AVOCADO Buttery, creamy flesh. Blitz it up for guacamole; slice and chop it into salads. Rich in vitamin E (good for skin and hair).
HOW TO...
Degorge eggplant
Sprinkle slices with fine salt: let weep for 30 minutes. Rinse under a cold faucet. Dry thoroughly.
BEANS The long thin ones (green and string) and the plump podded ones (fava beans) are all fast to cook and can be teamed with just about anything. Briefly boil/steam and toss in fast flavorings: chopped tomatoes/oil/garlic/chile/a bit of butter, sour cream. Fling into salads, curry, Middle-Eastern dishes.
BEET Earthy sweetness in a hard root. Roast whole or in chunks or boil: adds a chic note to risottos, salads. Get it vacuum-packed to save time. Its a superfood.
BROCCOLI Robust, mustardy taste. Cook briefly (stir-fry or fast boil/steam); eat raw dipped in oil or hummus; bang into cheese sauce; roast in oil/garlic/cumin.
BUTTERNUT SQUASH Sweet and versatile.
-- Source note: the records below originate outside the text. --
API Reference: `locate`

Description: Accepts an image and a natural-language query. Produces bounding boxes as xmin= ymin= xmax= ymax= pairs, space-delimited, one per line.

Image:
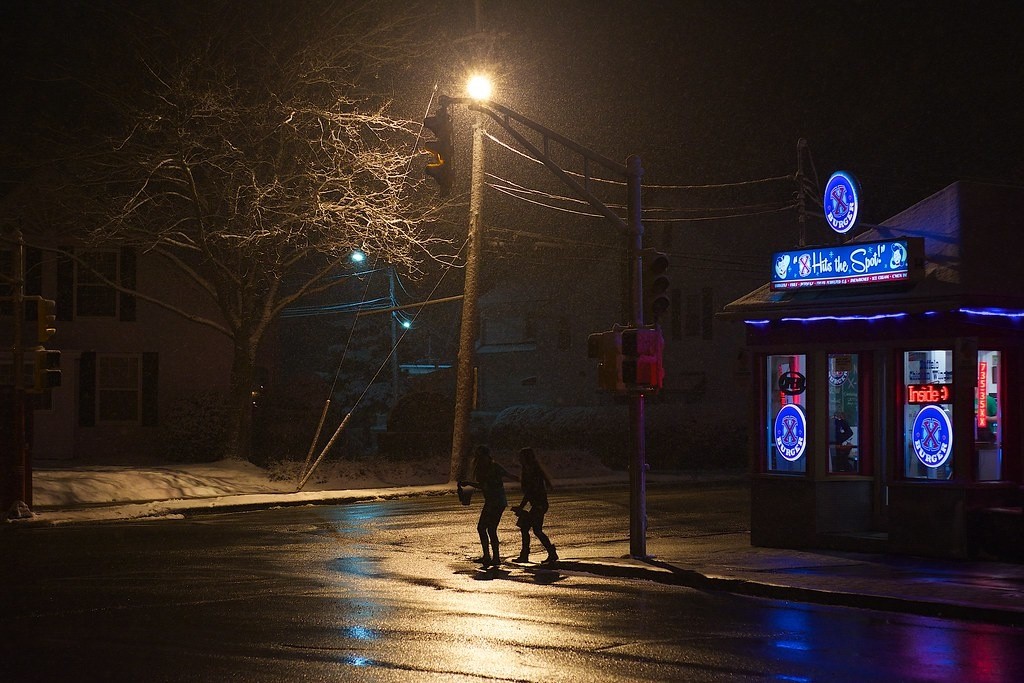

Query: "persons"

xmin=828 ymin=406 xmax=853 ymax=472
xmin=974 ymin=387 xmax=997 ymax=440
xmin=512 ymin=448 xmax=558 ymax=564
xmin=459 ymin=445 xmax=520 ymax=565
Roast with oil and garlic; steam/boil/griddle then mash as a side or puree for soups/risottos; add to pies, stews, casseroles.
CABBAGE Sexy when cooked for crispness. Shred, blanch then stir-fry with oyster/soy sauce; lightly toss shredded red/white in dressing or mayonnaise for salads.
CARROTS Sweet, cheap glorious superfood. Best raw in strips with dips/grated into salads; cut into ribbons or thin sticks for stir-fries; boiled/steamed for crushing, mashing; in soups, stews, curries, roast and casseroles for fullest flavor.
CAULIFLOWER Star of cauliflower cheese. Bang into curries/stews; make soups; roast; break into florets and steam/boil briefly; fry in tempura batter. Roast in oil, garlic, chile, and cumin.
CELERY ROOT Knobbly root tasting of celery. Add to standard/parsnip mash.
CELERY Gives a raw, slightly earthy crunch to accompany cheese/dips/hummus. A star in caponata and adds a useful, anonymous note to stocks, stew, and sauces.